> Short task: Please write the rows below as a JSON list of strings, with one string for each line and no blank lines. Leave the pictures out.

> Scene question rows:
** begin **
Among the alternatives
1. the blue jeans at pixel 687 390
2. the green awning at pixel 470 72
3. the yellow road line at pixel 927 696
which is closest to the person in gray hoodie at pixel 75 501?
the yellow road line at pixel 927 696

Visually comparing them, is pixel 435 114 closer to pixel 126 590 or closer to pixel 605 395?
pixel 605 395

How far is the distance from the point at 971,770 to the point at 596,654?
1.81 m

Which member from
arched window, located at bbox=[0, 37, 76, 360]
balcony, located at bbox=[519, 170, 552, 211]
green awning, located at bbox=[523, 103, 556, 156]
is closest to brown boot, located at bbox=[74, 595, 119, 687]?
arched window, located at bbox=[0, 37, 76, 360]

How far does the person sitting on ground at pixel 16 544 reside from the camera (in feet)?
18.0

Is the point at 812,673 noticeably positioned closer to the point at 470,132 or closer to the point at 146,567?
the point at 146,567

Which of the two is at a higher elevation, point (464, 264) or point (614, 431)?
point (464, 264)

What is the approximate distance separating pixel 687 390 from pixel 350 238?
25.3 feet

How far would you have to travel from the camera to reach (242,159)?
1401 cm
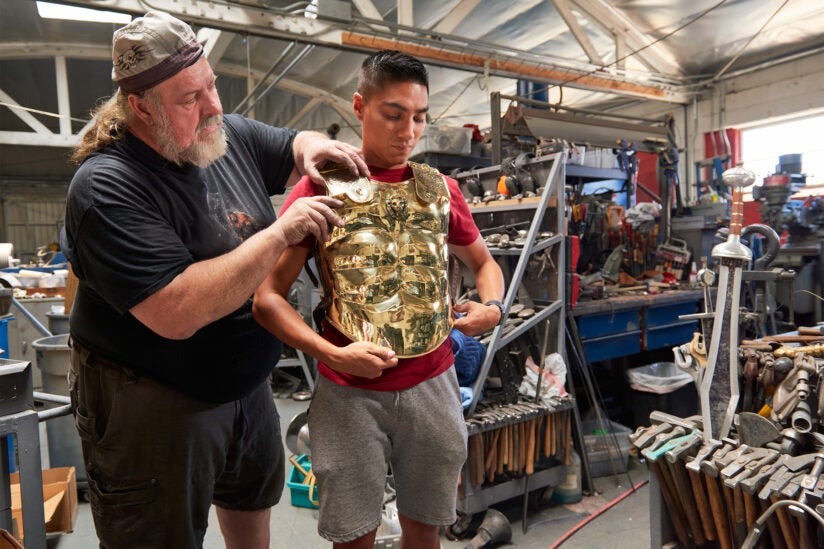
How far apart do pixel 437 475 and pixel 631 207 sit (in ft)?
13.5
** end **
> Exercise output:
[
  "Among the alternatives",
  "1. the blue jeans at pixel 687 390",
  "2. the green awning at pixel 470 72",
  "3. the yellow road line at pixel 927 696",
  "which is closest to the person in gray hoodie at pixel 75 501?",
  "the yellow road line at pixel 927 696",
  "Visually comparing them, is pixel 435 114 closer to pixel 126 590 or closer to pixel 605 395?",
  "pixel 605 395",
  "How far is the distance from the point at 971,770 to the point at 596,654?",
  "1.81 m",
  "Which member from",
  "arched window, located at bbox=[0, 37, 76, 360]",
  "balcony, located at bbox=[519, 170, 552, 211]",
  "green awning, located at bbox=[523, 103, 556, 156]",
  "is closest to brown boot, located at bbox=[74, 595, 119, 687]?",
  "arched window, located at bbox=[0, 37, 76, 360]",
  "How far does the person sitting on ground at pixel 16 544 reside from the camera (in feet)?",
  "18.0",
  "Is the point at 812,673 noticeably positioned closer to the point at 470,132 or closer to the point at 146,567?",
  "the point at 146,567",
  "Which of the two is at a higher elevation, point (464, 264) or point (614, 431)?",
  "point (464, 264)",
  "What is the approximate distance separating pixel 687 390 from pixel 350 238?",
  "25.3 feet",
  "How far would you have to travel from the camera to reach (242,159)?",
  "1401 cm",
  "How far apart do pixel 437 475 and pixel 631 207 sit (in ft)?",
  "13.5"
]